** START OF Text passage **
Day: November 18, 2019

Posted on

201911181237 Example 1.1

Put the equations of the circular helix (3) in the form (8).

Background.

Eq. (3):

x=a\cos u, y=a\sin u, z=bu

is the parametric form of a circular helix.

Eq. (8):

x=x, y=F_2(x), z=F_3(x)

is another form of the equations of a curve.

Let x\stackrel{\mathrm{def}}{=} a\cos u,

or u=\displaystyle{\cos^{-1}\bigg( \frac{x}{a} \bigg)}.

\begin{aligned} x^2 & = a^2\cos^2 u \\ a^2 - x^2 & = a^2 - a^2 \cos^2 u = a^2\sin^2 u \\ \pm \sqrt{a^2-x^2} & = a\sin u \\ y & = \pm \sqrt{a^2-x^2} \end{aligned}

z=b\cos^{-1}\displaystyle{\bigg( \frac{x}{a} \bigg)}.
** END OF Text passage **
** START OF Data rows **
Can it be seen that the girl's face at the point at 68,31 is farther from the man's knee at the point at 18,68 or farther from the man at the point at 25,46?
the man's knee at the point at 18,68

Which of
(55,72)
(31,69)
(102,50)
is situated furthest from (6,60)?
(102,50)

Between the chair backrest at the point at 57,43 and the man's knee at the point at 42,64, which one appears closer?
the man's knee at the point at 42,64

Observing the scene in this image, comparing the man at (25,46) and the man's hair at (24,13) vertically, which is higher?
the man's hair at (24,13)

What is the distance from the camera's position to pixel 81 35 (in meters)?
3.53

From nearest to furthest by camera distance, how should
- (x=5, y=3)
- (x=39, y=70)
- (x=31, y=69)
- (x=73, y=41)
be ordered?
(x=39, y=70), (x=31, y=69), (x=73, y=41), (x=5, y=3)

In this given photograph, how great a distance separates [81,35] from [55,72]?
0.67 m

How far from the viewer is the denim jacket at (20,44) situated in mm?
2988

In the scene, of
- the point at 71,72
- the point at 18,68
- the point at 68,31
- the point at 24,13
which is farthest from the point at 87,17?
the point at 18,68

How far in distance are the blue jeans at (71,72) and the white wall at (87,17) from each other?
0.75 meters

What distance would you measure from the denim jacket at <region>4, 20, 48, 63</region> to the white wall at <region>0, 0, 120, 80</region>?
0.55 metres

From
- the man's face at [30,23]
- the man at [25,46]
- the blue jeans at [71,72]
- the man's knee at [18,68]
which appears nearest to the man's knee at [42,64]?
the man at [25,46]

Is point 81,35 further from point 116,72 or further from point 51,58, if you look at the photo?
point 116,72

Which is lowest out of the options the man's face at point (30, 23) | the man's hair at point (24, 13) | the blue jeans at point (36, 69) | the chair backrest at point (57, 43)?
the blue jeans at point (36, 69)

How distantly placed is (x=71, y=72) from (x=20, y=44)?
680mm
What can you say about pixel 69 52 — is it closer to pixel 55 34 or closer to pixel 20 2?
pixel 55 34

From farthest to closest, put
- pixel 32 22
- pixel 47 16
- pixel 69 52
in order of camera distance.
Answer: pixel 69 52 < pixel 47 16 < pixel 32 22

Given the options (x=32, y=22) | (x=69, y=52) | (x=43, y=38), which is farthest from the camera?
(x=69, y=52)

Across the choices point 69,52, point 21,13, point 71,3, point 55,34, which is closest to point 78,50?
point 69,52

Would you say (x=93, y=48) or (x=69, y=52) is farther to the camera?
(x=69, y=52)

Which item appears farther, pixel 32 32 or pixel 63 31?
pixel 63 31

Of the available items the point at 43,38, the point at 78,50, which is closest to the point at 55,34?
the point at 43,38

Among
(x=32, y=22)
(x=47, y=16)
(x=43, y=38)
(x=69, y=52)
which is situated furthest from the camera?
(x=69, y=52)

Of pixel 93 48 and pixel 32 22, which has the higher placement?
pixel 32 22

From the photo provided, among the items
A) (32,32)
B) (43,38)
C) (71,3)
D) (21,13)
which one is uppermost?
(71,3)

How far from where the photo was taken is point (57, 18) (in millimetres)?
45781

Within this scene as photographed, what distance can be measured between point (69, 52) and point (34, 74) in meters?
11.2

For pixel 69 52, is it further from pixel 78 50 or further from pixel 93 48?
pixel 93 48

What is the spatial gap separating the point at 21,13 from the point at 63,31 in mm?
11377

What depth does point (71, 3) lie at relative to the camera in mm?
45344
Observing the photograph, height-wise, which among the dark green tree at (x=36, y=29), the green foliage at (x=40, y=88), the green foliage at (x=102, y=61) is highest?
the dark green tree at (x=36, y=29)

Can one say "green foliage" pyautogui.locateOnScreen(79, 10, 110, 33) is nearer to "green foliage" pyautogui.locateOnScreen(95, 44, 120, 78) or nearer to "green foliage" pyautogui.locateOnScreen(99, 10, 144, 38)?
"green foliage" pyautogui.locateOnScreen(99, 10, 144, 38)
** END OF Data rows **
▶ [Tasks to carry out]
1. According to the helix derivation, what does Eq. (3) represent?
2. List each coordinate equation that makes up Eq. (3) in the helix derivation.
3. Write the next part of the helix derivation, following its final line.

▶ [Answers provided]
1. It is the parametric form of a circular helix.

2. x = a cos u; y = a sin u; z = bu

3.
In sum, the circular helix is now expressed in the form

\begin{aligned} x & = a\cos u \\ y & = F_2(x)=\pm\sqrt{a^2-x^2} \\ z & =F_3(x)=b\cos^{-1}\bigg( \frac{x}{a} \bigg) \\ \end{aligned}

Remark. In this form the curve is really defined by the last two equations, or, if it be a plane curve in the xy-plane, its equation is in the customary form Eq. (9): y=f(x).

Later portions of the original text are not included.